それは間違えられたら大変だ!と思い、どんな仕事にも間違えはつきものだから色々なチェック方法があるもんだと感心してしまいました。
 久しぶりに何もやる事がない一日を過ごしたのですが、それでもあっという間に時は経ち、今度は夕食です。これもまたお昼と変わらない凄い味です。入院すると食べる事くらいしか楽しみが無いので“またあの食事か”と思うとショゲテしまいますが仕方ありません。不満を持ちながらもペロリとちゃんと完食し、食後三十分ほどしてから、看護師さんが薬を持ってきました。その袋には“とんぷく”と書いてありましたが、どうやら説明を聞いたらそれは下剤と言っていました。まぁ、明日の手術で麻酔で寝ている最中に無意識に“お通じ”があれば大変だから“これも大切!大切!”と思ってその場でゴクリと飲み干しました。
 その日は何もしていないし、昼寝までしていたので夜は中々寝付けませんでした。寝れないというのも辛いもんで、考え事をしながらゴロゴロロとベットで横になっていたのですが、その間はやはり色々と考えてしまうのです。 
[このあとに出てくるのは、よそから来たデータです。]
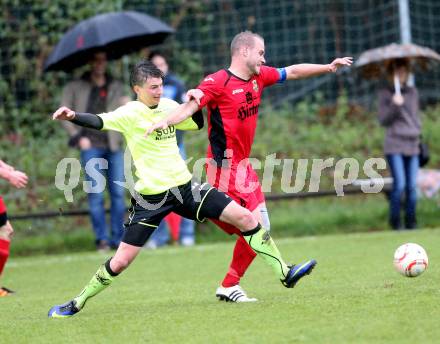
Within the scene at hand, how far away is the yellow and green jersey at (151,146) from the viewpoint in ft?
21.3

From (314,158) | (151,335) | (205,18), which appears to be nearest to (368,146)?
(314,158)

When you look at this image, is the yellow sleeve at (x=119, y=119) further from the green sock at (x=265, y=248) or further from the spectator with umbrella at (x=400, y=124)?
the spectator with umbrella at (x=400, y=124)

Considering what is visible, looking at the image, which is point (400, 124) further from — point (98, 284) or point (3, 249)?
point (98, 284)

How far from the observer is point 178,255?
10.7 meters

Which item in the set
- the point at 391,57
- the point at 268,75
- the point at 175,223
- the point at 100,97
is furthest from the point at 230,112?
the point at 175,223

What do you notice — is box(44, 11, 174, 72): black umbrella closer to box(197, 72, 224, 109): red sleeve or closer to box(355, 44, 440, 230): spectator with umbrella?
box(355, 44, 440, 230): spectator with umbrella

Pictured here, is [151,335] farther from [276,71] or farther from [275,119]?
[275,119]

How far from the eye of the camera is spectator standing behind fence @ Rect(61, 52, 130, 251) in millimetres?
11336

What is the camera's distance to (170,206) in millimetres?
6492

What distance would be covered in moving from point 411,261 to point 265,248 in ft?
3.39

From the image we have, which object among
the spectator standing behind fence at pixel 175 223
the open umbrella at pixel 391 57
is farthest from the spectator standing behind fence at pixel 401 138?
the spectator standing behind fence at pixel 175 223

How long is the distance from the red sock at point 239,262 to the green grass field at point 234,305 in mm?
243

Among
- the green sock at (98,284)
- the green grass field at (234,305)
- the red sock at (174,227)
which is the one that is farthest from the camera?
the red sock at (174,227)

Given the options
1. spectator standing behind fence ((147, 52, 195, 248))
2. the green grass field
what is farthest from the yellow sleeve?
spectator standing behind fence ((147, 52, 195, 248))
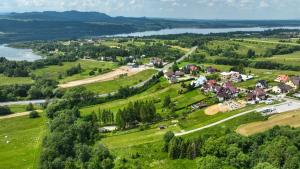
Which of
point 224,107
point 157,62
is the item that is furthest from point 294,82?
point 157,62

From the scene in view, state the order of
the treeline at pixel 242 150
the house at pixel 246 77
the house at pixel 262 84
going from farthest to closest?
the house at pixel 246 77
the house at pixel 262 84
the treeline at pixel 242 150

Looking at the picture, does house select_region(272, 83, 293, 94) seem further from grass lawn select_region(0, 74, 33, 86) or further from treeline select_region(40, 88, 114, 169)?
grass lawn select_region(0, 74, 33, 86)

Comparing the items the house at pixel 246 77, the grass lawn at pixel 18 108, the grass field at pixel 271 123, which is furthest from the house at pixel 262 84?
the grass lawn at pixel 18 108

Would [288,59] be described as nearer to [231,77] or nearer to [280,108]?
[231,77]

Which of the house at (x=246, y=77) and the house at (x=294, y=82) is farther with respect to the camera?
the house at (x=246, y=77)

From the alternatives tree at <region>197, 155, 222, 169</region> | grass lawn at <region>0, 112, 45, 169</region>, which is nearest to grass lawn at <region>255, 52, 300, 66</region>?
grass lawn at <region>0, 112, 45, 169</region>

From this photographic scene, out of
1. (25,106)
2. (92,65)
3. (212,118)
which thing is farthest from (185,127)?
(92,65)

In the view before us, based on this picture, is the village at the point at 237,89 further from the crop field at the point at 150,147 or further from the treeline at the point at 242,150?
the treeline at the point at 242,150
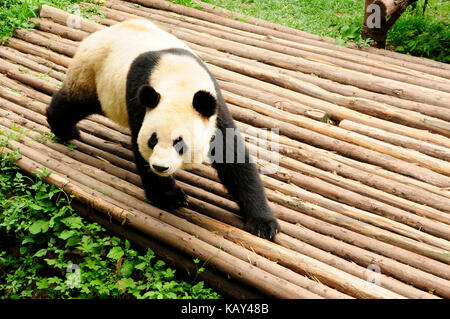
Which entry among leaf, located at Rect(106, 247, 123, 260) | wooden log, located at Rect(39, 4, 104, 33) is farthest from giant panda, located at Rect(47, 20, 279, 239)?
wooden log, located at Rect(39, 4, 104, 33)

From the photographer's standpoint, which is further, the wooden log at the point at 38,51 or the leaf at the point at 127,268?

 明日はいよいよ手術です。世の中では多くの人が手術を受けてきているのでしょうが、その患者さんたちはみんなどんな気持ちでその日を迎えるのだろうかと考えてしまいました。基本的には誰もが健康を取り戻す為に受けるのですが、その人の病状や体力そして年齢、その後の人生などを考えると思う事はそれぞれなのでしょう。こうやって僕のように健康を損ねると、人はきっと誰もが健康が一番と考えるのではないでしょうか。お金がある、社会的地位や名誉がある、それらは多くの人が望むことでしょうが、でも健康でなければどうしようもありません。当たり前の事ですが、現生で多くの物を手に入れてもあの世には持っていけません。そして多くの人は普段の日常で健康に過ごしているから健康の有難みはあまり意識はしないと思うのです。普段の僕も当然“今の時分が健康で幸せだ!”とは考えません。健康であるという事をかくも当たり前のこととして意識すらしていないです。そしていつもの事ですが、体のどこかを悪くしたときに初めて健康の有難みを感じます。今の瞬間体のどこも痛くありません。それでも体の中に不具合を抱えているから明日の手術を受けるのです。そして一見健康に思える状態で病院のベットに横たわっているとやはり自然と死についても考えてしまいます。今自分がいる場所が場所なだけに、この先いつか迎える死というものに、この先どうやって向き合うのだろうかと漠然と考えてしまうのです。そうすると次に、でもなぜ死というものが怖いのかとぼんやりと考えてみたのです。こんな事を人と話し合ったことは無いのですが、僕の中では死に対する恐怖とは、やはり多くの人と物との離別という事が一番最初に浮かびます。自分だけが慣れ親しんだ世界から引き離され、分からない闇の世界に引きずられるような感覚とでもいうのでしょうか、そしてその時に自分の意識がどこに飛ぶのだろうかと考えてしまうのです。それを言い換えれば、死という事は自分にとって大切な人たちやお気に入りの物との触れ合いが出来なくなるという寂しさなのでしょうか、人によっては志し半ばの事に対する執着もあるのでしょうか、それは一言では言い表せないと思うのです。また、その瞬間を迎える恐怖という事もセットで死に対する恐れは考えられるのではないでしょうか。かつてテレビで観たドラマ『白い巨塔』で、主人公の財前教授がその死の瞬間に『死とはこういう事か・・』と言って息絶えているシーンがありました。あれはドラマではありますが、でもその瞬間が自分にもいつか来ると思ったことを覚えています。それとは真逆に、現生に対する大きな絶望を感じていたりすれば、その死という事が解放という感覚になる人もいるのかもしれません。私たちの国では年間に約三万人ほどが自ら命を絶っているそうです。そういった人たちがみんな安らぎや解放を求めているとは思えないのですが、苦しくてもやはり生きるという道は選んでもらいたいです。
 今回は大したことのない病状で大騒ぎをして入院をしました。でもそのおかげで普段考えない事を考える事が出来たのは僕にとっては良かったのかもしれません。こんな時は、いやこんな時だからこそ自分の人生にとって何が大切なのかという事を見つめるいい時間になったと思いその日は眠りにつきました。